Our economic decline is illustrated by the ever-widening gap between our rich and our poor. One indication of our moral decline is our use of torture. The United Nations Committee against Torture issued a report in November of 2014 assessing the performance of the 156 countries whose governments have ratified the Convention against Torture and Other Cruel, Inhuman or Degrading Treatment or Punishment. The Committee found the US in violation of this treaty.
Our political decline affects all aspects of our lives. For example, we are unable (or unwilling) to choose peaceful foreign policies. Our out-of-control government supported Somoza in Nicaragua in 1979 and the 2014 "coup" government in Ukraine. Nicaragua is still suffering. The US is now helping finance an invasion of eastern Ukraine by the coup (now "elected") Kiev government.

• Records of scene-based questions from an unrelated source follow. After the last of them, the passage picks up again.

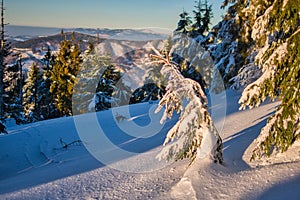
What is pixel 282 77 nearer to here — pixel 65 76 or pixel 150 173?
pixel 150 173

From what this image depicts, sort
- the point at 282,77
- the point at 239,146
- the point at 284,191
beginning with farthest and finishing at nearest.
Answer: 1. the point at 239,146
2. the point at 282,77
3. the point at 284,191

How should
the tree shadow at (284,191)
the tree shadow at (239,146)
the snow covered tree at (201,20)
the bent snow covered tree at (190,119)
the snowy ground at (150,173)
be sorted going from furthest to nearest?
the snow covered tree at (201,20) → the tree shadow at (239,146) → the bent snow covered tree at (190,119) → the snowy ground at (150,173) → the tree shadow at (284,191)

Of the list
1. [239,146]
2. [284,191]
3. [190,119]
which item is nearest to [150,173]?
[190,119]

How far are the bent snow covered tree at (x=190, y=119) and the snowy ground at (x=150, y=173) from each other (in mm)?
456

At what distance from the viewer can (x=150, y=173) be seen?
263 inches

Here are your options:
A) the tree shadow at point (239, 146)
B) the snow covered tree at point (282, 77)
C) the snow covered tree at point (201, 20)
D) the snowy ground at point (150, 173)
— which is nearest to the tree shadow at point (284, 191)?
the snowy ground at point (150, 173)

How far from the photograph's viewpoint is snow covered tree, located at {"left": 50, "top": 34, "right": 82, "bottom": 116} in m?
30.5

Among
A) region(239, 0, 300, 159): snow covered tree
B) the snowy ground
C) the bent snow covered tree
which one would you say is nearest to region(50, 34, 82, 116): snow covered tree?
the snowy ground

Russia is evidently helping with the defense.
Nicaragua in the 1980s
Our decline comes into focus when we compare our reaction to events in Nicaragua during the 1980s to our present reaction to analogous events in Ukraine today. In 1979, the people of Nicaragua overthrew their US-supported dictator, Somoza. In 1984 they elected a president from the revolutionary party (the Sandinistas). The US organized a counter-revolutionary army (the Contras) and fought (by proxy) a 10-year war in the Nicaraguan countryside against the Sandinista government. Our government justified this war on the grounds that the Sandinistas, by accepting Russian aid, were making Communism a threat to our hemisphere. The mainstream media accepted the US position, supported the Contras and referred to them as "freedom fighters."

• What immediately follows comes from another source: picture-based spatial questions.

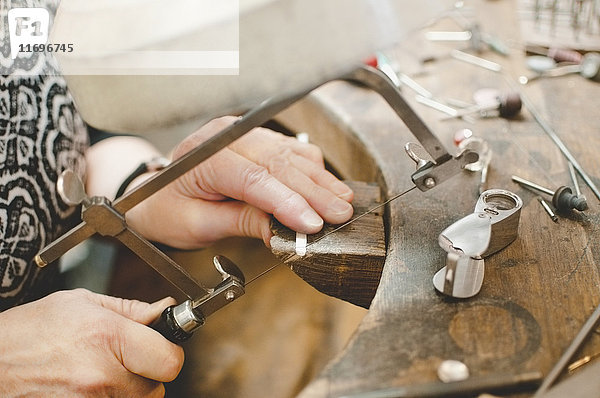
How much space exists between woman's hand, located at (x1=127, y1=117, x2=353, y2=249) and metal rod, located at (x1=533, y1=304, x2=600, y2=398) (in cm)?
26

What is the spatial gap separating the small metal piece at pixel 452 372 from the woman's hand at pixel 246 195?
0.71 feet

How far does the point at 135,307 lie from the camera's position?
25.0 inches

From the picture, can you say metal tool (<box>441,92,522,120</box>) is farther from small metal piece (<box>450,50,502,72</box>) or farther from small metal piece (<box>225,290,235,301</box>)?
small metal piece (<box>225,290,235,301</box>)

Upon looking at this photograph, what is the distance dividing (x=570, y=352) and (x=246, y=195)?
1.22 ft

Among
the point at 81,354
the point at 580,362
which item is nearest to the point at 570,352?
the point at 580,362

During the 1980s an estimated 40,000 Americans, in small groups sponsored by churches, peace organizations and unions, traveled to Nicaragua to see for themselves whether the mainstream media's version of events was accurate. These peace groups traveled about Nicaragua talking to its inhabitants and to combatants from both sides. Upon their return to the US, they were instrumental (in February of 1987) in persuading Congress to stop funding the Contras.
Ukraine in the 20 teens
In 2014, a US-funded coup in Ukraine deposed the elected president. Crimea held a referendum and voted to leave Ukraine and rejoin Russia. Crimea succeeded in rejoining Russia, but the coup government, supported by the US, moved militarily to prevent eastern Ukraine from following suit. Our mainstream media supports the official version of this conflict. They refer to the coup government as "Ukraine" and the war as provoked by Russia. Our alternative media take a different view of the matter. They report that "Ukraine" now consists of a coup government created by the US. In effect, they describe a "proxy" war being supplied by the US and Russia and being fought by ethnic Russian Ukrainians defending their homeland east of the Dnieper River against other Ukrainians serving in the Kiev-controlled Ukrainian military.